ZU ERLEDIGEN ▸
a - Prüfe, ob die folgenden Aussagen mit dem Text über Diversity Management übereinstimmen, und begründe jede Antwort mit Ja oder Nein und den entscheidenden Worten aus dem Text als wörtlichem Zitat: (i) Neben der allgemeinen Broschüre gehören sechs weitere Broschüren zur Reihe. (ii) Die Berater beschäftigen sich erst seit kurzer Zeit mit Diversity Management. (iii) Die Beispiele in den Broschüren stammen von Unternehmen einer einzigen Branche.
b - Gib den Abschnitt des Textes über Diversity Management von „Die Broschüren bestehen“ bis einschließlich „für mögliche Maßnahmen.“ erneut wieder und tausche dabei „Praxistipps“ gegen „Handlungsempfehlungen“ aus.

Immer mehr Unternehmen betreiben mittlerweile aktives Diversity Management und alle Befragungen der jüngsten Zeit zeigen die Wichtigkeit für Unternehmen deutlich auf.
Als Berater widmen wir uns seit vielen Jahren dem Thema Diversity Management, in der Begleitung von Unternehmen, in Trainings und Publikationen. Die wachsende Bedeutung und unsere Erfahrung waren Grund genug, diese Broschürenreihe herauszugeben.
Die Broschüren bestehen aus dieser vorliegenden allgemeinen Broschüre zu Diversity Management und sechs weiteren zu den sogenannten „Kerndimensionen“, also den unverrückbaren Unterscheidungsmerkmalen von Menschen, die auch durch geltendes Gleichbehandlungsrecht geschützt sind. Sie sollen einen kompakten Überblick über wesentliche Bereiche des Diversity Managements geben und Anregung für die erfolgreiche Umsetzung im eigenen Unternehmen liefern. Dazu gibt es zahlreiche Praxistipps und Beispiele von Unternehmen verschiedener Branchen sowie Anregungen für mögliche Maßnahmen.

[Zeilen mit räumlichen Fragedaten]
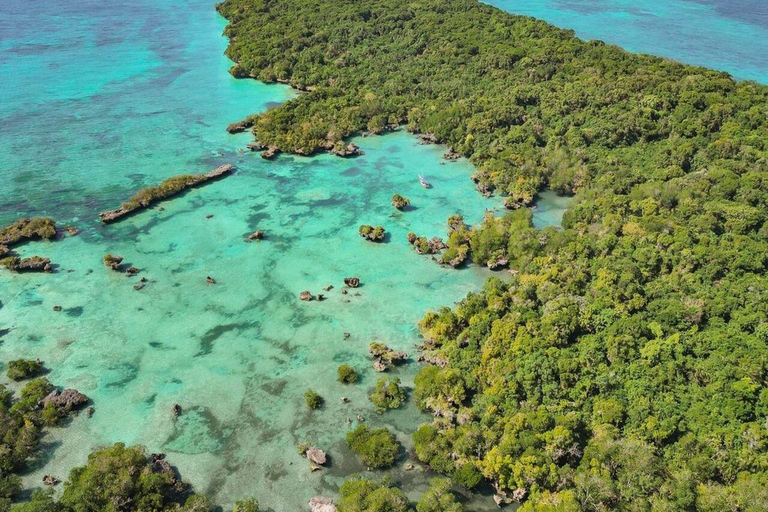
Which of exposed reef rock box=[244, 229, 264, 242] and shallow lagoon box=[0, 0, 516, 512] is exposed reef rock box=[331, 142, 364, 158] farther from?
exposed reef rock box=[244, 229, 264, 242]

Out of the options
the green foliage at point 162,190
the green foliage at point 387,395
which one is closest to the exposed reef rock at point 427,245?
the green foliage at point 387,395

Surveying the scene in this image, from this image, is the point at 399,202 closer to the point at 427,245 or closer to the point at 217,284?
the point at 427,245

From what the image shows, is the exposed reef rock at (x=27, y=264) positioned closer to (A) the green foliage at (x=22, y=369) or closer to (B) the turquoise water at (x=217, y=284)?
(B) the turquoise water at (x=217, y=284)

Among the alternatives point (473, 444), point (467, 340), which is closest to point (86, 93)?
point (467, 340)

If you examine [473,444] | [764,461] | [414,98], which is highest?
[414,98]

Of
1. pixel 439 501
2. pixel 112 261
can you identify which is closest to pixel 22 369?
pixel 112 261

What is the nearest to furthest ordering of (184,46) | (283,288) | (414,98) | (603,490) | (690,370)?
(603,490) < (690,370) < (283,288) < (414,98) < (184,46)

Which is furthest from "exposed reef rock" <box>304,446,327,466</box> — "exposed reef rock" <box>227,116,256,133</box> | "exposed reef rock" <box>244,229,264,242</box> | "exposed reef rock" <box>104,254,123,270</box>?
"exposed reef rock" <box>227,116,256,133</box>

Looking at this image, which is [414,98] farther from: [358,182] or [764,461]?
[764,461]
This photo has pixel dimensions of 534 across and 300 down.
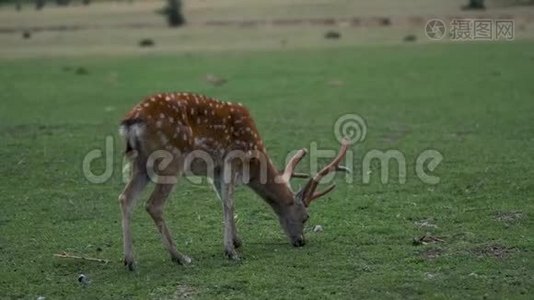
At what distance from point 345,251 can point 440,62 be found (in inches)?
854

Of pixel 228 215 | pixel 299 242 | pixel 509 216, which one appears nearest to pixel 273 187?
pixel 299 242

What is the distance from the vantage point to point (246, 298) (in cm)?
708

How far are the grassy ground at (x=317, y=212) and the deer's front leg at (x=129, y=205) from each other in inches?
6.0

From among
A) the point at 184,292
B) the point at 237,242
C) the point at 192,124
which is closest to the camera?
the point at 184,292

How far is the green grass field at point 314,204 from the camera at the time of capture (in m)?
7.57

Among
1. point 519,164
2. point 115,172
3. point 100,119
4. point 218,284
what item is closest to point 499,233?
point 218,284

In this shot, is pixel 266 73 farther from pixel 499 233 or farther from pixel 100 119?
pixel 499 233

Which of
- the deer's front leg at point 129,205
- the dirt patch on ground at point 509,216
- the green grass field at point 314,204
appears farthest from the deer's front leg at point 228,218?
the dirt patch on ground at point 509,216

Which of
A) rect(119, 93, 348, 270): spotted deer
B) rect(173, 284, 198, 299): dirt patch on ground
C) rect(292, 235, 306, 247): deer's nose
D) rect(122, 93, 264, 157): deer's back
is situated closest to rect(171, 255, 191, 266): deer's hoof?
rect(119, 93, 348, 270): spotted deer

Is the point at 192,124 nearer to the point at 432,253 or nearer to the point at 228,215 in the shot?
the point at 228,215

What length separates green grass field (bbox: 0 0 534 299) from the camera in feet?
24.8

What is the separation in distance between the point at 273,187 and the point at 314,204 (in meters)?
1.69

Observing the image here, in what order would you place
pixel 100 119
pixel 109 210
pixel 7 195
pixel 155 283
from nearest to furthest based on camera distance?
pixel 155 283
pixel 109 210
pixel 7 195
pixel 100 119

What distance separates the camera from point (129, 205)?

ANTWORTEN ▸
a -
(i) Ja: „sechs weiteren zu den sogenannten“
(ii) Nein: „seit vielen Jahren dem Thema Diversity Management“
(iii) Nein: „Beispiele von Unternehmen verschiedener Branchen“

b -
Die Broschüren bestehen aus dieser vorliegenden allgemeinen Broschüre zu Diversity Management und sechs weiteren zu den sogenannten „Kerndimensionen“, also den unverrückbaren Unterscheidungsmerkmalen von Menschen, die auch durch geltendes Gleichbehandlungsrecht geschützt sind. Sie sollen einen kompakten Überblick über wesentliche Bereiche des Diversity Managements geben und Anregung für die erfolgreiche Umsetzung im eigenen Unternehmen liefern. Dazu gibt es zahlreiche Handlungsempfehlungen und Beispiele von Unternehmen verschiedener Branchen sowie Anregungen für mögliche Maßnahmen.